**Document passage**:
• • • •
When the cover is in place, its lower plate is even with the top of
the cell; and the contained water, which nearly fills the cell, is
surrounded by polished, nickel-plated, brass plates 0.01 inch thick,
insulated trom other metal by interposed hard rubber. The spaces between
the cell and case (a single space if the partitions are omitted), the
space above the hard rubber rings, and the space or spaces in the cover
are all filled with eider-down, which costs $1.00 per ounce avoirdupois,
but a few ounces are sufficient. Soft, fine shavings, or turnings of
hard rubber, are said to be excellent as a substitute for eider-down.
• • • •
**Stored records**:
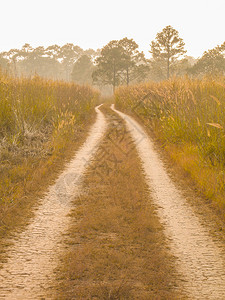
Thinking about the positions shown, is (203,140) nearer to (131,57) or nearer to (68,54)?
(131,57)

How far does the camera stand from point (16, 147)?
24.8 ft

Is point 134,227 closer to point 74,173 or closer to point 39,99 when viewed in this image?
point 74,173

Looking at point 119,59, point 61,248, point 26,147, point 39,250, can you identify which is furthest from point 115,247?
point 119,59

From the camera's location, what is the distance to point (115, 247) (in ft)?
11.9

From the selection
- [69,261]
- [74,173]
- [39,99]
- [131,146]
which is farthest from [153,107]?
[69,261]

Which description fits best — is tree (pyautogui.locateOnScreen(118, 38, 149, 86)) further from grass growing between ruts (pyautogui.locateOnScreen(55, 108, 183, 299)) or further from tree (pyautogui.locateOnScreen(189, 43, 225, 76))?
grass growing between ruts (pyautogui.locateOnScreen(55, 108, 183, 299))

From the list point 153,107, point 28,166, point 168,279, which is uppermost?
point 153,107

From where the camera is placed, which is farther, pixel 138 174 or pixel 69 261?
pixel 138 174

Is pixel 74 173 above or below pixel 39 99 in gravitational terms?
below

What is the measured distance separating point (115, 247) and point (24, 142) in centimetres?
520

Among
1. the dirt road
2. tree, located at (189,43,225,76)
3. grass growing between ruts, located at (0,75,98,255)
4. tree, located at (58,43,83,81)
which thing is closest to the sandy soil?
the dirt road

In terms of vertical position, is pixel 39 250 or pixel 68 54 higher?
pixel 68 54

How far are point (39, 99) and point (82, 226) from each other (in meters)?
6.63

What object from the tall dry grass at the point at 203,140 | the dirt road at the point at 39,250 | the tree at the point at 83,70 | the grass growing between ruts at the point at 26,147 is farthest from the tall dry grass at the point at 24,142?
the tree at the point at 83,70
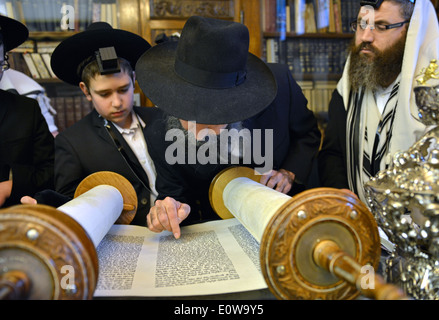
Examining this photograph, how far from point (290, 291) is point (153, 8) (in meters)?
2.75

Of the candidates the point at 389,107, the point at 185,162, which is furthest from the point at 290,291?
the point at 389,107

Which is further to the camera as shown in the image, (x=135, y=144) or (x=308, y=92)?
(x=308, y=92)

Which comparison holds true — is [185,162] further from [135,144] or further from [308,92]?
[308,92]

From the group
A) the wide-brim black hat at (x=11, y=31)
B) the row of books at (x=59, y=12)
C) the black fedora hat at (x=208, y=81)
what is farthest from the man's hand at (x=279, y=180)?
the row of books at (x=59, y=12)

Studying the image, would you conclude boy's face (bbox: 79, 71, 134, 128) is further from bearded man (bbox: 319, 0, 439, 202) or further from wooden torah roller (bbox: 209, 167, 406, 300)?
wooden torah roller (bbox: 209, 167, 406, 300)

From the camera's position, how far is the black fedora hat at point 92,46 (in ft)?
4.66

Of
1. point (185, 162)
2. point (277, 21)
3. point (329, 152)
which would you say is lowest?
point (329, 152)

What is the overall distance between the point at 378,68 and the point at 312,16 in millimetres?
1968

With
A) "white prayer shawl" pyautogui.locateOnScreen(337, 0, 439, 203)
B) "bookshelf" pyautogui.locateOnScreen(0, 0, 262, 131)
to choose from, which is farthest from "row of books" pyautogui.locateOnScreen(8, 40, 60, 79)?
"white prayer shawl" pyautogui.locateOnScreen(337, 0, 439, 203)

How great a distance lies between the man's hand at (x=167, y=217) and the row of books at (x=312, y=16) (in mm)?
2539

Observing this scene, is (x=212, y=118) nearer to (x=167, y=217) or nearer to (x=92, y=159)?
(x=167, y=217)

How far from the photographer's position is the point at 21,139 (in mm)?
1582

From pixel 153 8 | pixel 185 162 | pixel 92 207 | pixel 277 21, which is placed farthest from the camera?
pixel 277 21
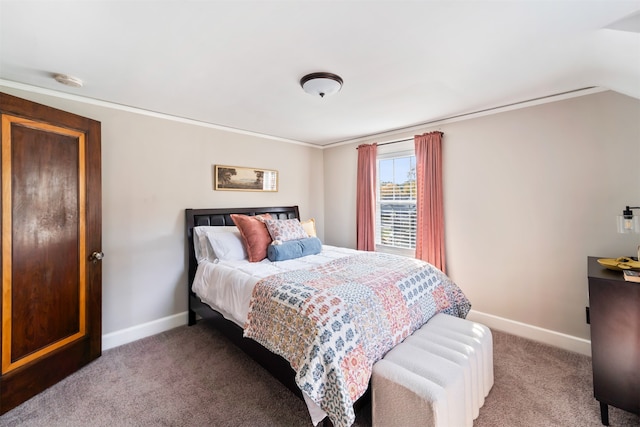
• • • •
**Problems to solve**:
**1.** Translate this sentence from the passage on the insulated apparatus into Spanish: "Soft, fine shavings, or turnings of hard rubber, are said to be excellent as a substitute for eider-down."
**2.** In one to three sentences, explain why the passage on the insulated apparatus treats the cost of eider-down as acceptable.
**3.** Please carry on the passage about the insulated apparatus, starting right after its last sentence.

**Outputs by task**:
**1.** Se dice que las virutas blandas y finas, o las torneaduras de caucho duro, son excelentes como sustituto del plumón de eider.

**2.** Eider-down costs $1.00 per ounce avoirdupois, but the passage says a few ounces are enough to fill all the spaces. Because so little is needed, the high price per ounce does not make it impractical.

**3.**
Heat cannot be confined by any known method. Its transmission can be in
some degree retarded, and in a greater degree, perhaps, regulated. Some
heat will be promptly absorbed by the sides, bottom, and cover of the
cell, and by the agitator; but this does no harm, as its quantity can
be accurately ascertained and allowed for. Some will be gradually
transmitted to the eider-down, filling the spaces, and through this to
the outer casing; but this can be reduced to a minimum by rapid and
skillful manipulation, and its quantity, under normal conditions, can
be ascertained approximately, so as not to introduce large errors. But
varying external influences, such as currents of air, caused by opening
doors, or by persons passing along near the apparatus during
the progress of an experiment, which would introduce disturbing
irregularities, can best be guarded against by such spaces as I have
described, filled with the poorest heat-conductor and the lightest
_solid_ substance attainable. Air, although a poor heat-conductor, and
extremely light, is diathermous, and offers no obstruction to the escape
of radiant heat.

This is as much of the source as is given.